Selon une légende bien ancrée, les
seigneurs importunés par les coassements des grenouilles envoyaient
toutes les nuits leurs sujets battre l'eau des marécages pour
imposer silence aux bruyants batraciens. C'est en effet une légende
issue d'une généralisation hâtive propagée par le célèbre historien
Michelet pour qui le Moyen-âge était une période d'obscurantisme et
de tyrannie seigneuriale. Michelet a écrit : « Beaucoup
de droits féodaux, qui nous révoltent, étaient probablement ceux
dont le serf se plaignait le moins, parce qu'ils lui coûtaient peu.

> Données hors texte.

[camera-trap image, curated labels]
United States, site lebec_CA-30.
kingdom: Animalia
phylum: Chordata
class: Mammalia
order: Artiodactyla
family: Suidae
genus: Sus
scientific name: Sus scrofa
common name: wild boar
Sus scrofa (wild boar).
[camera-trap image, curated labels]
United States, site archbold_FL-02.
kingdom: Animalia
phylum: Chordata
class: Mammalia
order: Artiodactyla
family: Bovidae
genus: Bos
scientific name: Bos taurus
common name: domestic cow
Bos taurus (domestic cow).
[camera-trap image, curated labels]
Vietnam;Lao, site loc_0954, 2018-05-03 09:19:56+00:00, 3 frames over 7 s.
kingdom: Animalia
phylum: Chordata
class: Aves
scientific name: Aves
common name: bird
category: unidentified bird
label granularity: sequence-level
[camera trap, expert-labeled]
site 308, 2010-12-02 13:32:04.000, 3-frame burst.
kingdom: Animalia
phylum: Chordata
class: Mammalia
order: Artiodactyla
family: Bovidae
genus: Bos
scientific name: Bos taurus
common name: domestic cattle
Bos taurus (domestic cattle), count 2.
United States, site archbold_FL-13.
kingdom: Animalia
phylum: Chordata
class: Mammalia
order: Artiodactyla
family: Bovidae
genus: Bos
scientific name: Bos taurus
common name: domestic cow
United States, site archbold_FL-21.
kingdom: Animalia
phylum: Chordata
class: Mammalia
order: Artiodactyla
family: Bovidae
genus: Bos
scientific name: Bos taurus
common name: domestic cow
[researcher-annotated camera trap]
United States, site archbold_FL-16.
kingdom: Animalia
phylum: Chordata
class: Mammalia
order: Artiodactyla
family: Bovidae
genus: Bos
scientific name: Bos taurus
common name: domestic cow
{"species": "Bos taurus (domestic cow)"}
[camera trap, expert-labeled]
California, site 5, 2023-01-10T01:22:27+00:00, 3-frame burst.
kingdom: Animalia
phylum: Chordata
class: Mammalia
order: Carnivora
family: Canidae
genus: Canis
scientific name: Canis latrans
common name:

Telle est la fameuse obligation de battre l'eau la nuit pour faire
taire les grenouilles ». Or, l'obligation de
« grenouillage » n'existait qu'en certains lieux et
seulement certaines nuits : A Roubaix, cette obligation se
limitait à quelques jours par année, au château de Laxou près de
Nancy, les tapagoilles n'intervenaient que durant la nuit de noce
du seigneur, à Frieinsenn, lors du passage de l'empereur, les
paysans avaient battu les marécages de leur propre initiative et en
avaient été récompensés par l'obtention de libertés, enfin l'abbé
de Luxeuil et celui de Prum (diocèse de Trèves) exigeaient lors de
leurs déplacements dans une paroisse proche d'une étendue d'eau que
« des gens qui ont reçu un patrimoine à ce titre »
fassent taire les grenouilles. Ces exemples démontrent que cette
légende, loin d'établir la tyrannie des seigneurs, constituaient
plutôt la preuve de leur magnamité et le serf s'acquittait
« sans peine et de bonne grâce » de cette corvée
occasionnelle dont il espérait une contrepartie intéressante. Ainsi
donc, les tapagoilles n'étaient pas de vils paysans corvéables à
merci, mais de petits malins qui savaient sacrifier une nuit en vue
de soutirer droits et libertés à un seigneur béat et réjoui par une
bonne nuit.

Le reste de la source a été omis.